Anna hummed. “I could think of a few other words that might serve better. And still, we will need someone for the laundry and cleaning and all the rest of it. Really, this is something we should have thought of to start with.”

“Anna,” Jack said, slipping his hand to the nape of her neck, threading his fingers into the twist of her hair and tugging, so that gooseflesh ran down her spine. “It won’t take much effort to find a solution, and think what we’re getting in return. A place of our own. Family close by, but real privacy, the kind we haven’t had yet, not even on Staten Island, with maids coming and going and walls too thin for your—enthusiasm.”

“Why, you—”

He caught her hands to protect himself, pulled her closer to put his arms around her shoulders and hold her still. Laughing like a boy very satisfied with a prank.

An older couple walked by, the lady making her disapproval known by clucking her tongue. A spasm of irritation passed over Jack’s face and she felt him tense, and so Anna did the logical thing, damn the disapproval on a beautiful summer evening. She kissed him, and, getting up, she pulled him onto his feet.

“Let’s go try out the privacy. See if it lives up to your expectations and my enthusiasms.”

Jack said, “Did you notice the size of the bathtub?”





35


ELISE HAD A free day, though she had protested she needed no such indulgence. The matron had insisted, and so that morning she woke to the sound of church bells, thinking of mass. She should get up now, and dress, and go with Mr. and Mrs. Lee and the Russo girls. She had left the convent, but not the Church.

She rolled onto her stomach and buried her face in one of the fat pillows that she had so quickly come to appreciate.

They wouldn’t badger her if she stayed behind. They wouldn’t need to badger her, because she would be doing enough of that for all of them. With a groan she rolled out of bed and set about getting ready.

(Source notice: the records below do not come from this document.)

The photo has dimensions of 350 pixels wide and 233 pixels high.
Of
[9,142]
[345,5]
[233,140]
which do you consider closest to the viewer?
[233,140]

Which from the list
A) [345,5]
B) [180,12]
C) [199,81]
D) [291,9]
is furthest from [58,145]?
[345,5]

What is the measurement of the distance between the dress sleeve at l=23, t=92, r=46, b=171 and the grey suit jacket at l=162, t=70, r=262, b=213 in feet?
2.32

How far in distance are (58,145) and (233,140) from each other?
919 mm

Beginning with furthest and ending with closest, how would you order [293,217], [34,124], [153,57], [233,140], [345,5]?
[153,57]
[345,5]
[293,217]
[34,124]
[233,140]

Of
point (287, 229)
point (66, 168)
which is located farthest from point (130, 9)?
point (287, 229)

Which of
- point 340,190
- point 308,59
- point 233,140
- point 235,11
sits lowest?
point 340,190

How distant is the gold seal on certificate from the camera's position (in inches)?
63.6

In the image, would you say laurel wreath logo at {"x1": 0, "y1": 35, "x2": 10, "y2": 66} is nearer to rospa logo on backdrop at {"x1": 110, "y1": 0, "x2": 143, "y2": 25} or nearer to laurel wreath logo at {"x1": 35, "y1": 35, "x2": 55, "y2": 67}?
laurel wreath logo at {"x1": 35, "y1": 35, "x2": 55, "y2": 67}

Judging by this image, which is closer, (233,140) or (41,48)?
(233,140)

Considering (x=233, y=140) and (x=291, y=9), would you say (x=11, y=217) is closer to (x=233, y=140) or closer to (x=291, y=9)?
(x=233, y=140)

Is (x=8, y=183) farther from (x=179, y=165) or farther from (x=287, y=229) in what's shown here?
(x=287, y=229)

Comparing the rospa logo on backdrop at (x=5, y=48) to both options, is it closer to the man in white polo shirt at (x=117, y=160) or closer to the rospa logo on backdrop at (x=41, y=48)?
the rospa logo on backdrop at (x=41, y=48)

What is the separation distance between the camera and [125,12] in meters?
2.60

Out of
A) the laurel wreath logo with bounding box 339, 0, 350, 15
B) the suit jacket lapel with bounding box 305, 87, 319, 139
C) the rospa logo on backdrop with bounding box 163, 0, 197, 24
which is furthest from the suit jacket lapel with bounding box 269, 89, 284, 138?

One thing at a time, she told herself. One change at a time. They would walk to church, the little girls skipping ahead with spring hats pinned firmly in place. She liked walking, and being out in the city when the weather was so fine. She liked Mr. and Mrs. Lee. What she dreaded was the sight of the confessionals in a row along one wall. She hadn’t left the Church, but neither had she been to confession since she got on the train for the city, and that in itself was something to atone for.

Bless me, Father, for I have sinned . . . I miss nothing at all about the convent; I miss none of the sisters who taught me and cared for me; I love this world, and the place I have in it, the work I do and the things I’m learning, and I go all day without praying or even thinking of it.

She heard Rosa and Lia burst out of their room. Margaret called after them, a litany of manners to be remembered. They called back, agreeing cheerfully to anything and everything in the need to be moving. Elise followed them, smiling to herself.